Question

Find the sum of the first 200 natural numbers.

Answer 1

Hint – In order to solve this problem we need to consider numbers from 1 to 200 as an AP and then use the formula of sum of an AP whose last term is given and then you will get the right answer to this problem.

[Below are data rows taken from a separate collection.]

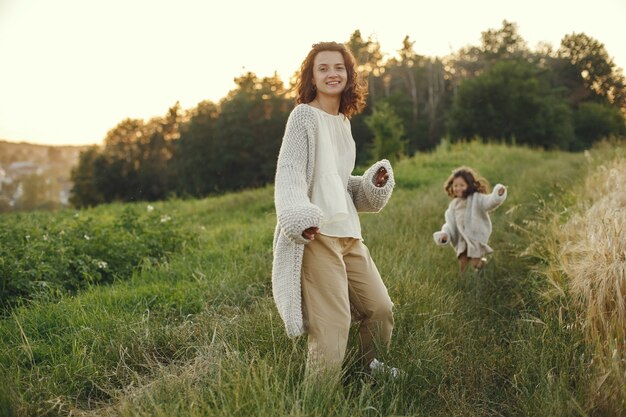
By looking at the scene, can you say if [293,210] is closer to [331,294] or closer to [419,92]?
[331,294]

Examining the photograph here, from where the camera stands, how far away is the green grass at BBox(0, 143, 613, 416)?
Answer: 252 centimetres

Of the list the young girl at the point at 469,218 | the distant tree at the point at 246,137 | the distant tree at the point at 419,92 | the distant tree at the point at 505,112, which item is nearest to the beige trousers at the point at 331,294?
the young girl at the point at 469,218

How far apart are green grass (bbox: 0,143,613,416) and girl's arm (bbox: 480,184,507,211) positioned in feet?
2.05

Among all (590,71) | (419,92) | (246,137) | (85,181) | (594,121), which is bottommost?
(85,181)

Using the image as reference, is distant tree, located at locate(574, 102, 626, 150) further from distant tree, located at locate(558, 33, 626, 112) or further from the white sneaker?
the white sneaker

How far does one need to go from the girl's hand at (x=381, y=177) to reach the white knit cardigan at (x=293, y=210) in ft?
1.74

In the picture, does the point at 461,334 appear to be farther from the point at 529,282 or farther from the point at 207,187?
the point at 207,187

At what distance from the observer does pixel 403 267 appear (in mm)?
4836

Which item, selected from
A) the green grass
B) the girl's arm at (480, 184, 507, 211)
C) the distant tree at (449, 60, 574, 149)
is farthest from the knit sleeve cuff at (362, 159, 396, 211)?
the distant tree at (449, 60, 574, 149)

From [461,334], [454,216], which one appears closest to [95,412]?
[461,334]

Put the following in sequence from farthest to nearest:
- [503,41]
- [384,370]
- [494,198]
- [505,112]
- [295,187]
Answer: [503,41], [505,112], [494,198], [384,370], [295,187]

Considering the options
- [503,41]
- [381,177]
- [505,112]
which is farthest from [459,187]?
[503,41]

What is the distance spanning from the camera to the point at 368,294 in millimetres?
3000

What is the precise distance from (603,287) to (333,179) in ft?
6.34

Complete step-by-step answer:
We need to find the sum of the first 200 natural numbers.
So the series of natural numbers is 1, 2, 3,……….200.
 Here the first term a is 1.
Common difference d is also 1 clearly.
Last term( l ) is 200.
Number of terms is also 200.
We know the sum of n terms of an AP can be written as ${\text{S}}_{\text{n}}\text{ = }{\displaystyle \frac{\text{n}}{\text{2}}}\text{(a + l)}$.
On putting the value we get,
 $$\begin{gathered} {\text{S}}_{200}={\displaystyle \frac{200}{2}}(1+200) \\ {\text{S}}_{200}=100(201) \\ {\text{S}}_{200}=20100 \end{gathered}$$
Hence, the answer to this question is 20100.

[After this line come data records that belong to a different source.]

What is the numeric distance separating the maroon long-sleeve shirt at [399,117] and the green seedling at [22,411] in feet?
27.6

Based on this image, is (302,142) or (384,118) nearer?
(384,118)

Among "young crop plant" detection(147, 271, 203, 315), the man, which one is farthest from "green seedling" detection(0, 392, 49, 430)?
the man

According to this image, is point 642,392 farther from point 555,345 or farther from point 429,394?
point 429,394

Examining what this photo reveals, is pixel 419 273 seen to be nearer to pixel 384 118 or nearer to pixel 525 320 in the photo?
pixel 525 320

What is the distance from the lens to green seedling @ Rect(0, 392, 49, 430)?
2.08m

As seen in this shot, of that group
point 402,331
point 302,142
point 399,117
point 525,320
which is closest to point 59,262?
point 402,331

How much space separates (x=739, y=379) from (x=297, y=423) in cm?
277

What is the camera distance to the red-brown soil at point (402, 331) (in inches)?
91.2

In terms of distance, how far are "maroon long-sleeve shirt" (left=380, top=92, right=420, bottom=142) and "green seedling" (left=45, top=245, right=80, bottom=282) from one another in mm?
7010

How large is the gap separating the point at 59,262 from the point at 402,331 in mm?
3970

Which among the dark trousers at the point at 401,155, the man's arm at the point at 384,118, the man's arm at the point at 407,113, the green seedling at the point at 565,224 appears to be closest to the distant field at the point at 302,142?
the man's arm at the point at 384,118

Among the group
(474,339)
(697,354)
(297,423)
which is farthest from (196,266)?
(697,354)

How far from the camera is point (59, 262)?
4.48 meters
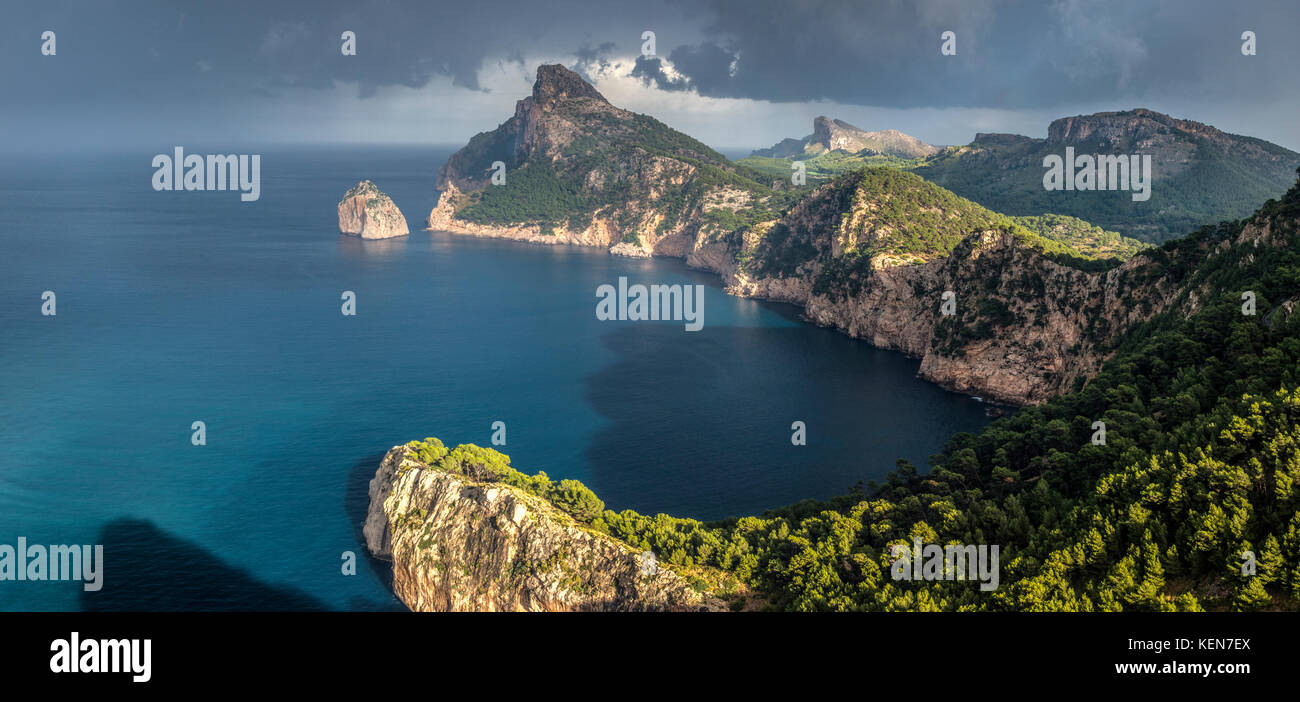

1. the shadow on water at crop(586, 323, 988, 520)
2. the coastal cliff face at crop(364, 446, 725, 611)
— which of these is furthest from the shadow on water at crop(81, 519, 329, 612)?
the shadow on water at crop(586, 323, 988, 520)

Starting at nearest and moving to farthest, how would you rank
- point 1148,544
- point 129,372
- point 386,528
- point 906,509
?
point 1148,544 → point 906,509 → point 386,528 → point 129,372

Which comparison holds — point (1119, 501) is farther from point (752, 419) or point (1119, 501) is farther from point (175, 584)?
point (175, 584)

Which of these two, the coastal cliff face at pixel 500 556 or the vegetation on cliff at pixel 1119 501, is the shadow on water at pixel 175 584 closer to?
the coastal cliff face at pixel 500 556

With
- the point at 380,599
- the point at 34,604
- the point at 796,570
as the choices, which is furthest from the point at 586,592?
the point at 34,604

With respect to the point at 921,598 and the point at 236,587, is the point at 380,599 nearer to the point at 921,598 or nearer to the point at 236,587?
the point at 236,587

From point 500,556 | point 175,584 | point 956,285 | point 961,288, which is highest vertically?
point 956,285

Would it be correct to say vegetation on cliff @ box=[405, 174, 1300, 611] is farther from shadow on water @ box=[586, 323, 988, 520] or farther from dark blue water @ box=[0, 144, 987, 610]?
dark blue water @ box=[0, 144, 987, 610]

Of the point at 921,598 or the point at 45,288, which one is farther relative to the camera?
the point at 45,288

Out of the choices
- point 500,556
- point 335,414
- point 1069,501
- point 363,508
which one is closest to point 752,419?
point 363,508
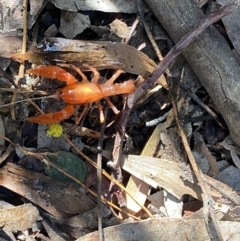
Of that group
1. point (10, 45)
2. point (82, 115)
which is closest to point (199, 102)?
point (82, 115)

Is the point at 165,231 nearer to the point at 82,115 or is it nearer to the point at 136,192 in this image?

Note – In this problem you need to consider the series from 1 to 200 as an AP and use the formula of sum of 200 terms of an AP. Doing this and solving algebraically you will get the right answer. You can also use the formula of sum as ${\text{S}}_{\text{n}}\text{ = }{\displaystyle \frac{\text{n}}{\text{2}}}\text{(2a + (n - 1)d)}$ using this also you will get the right answer.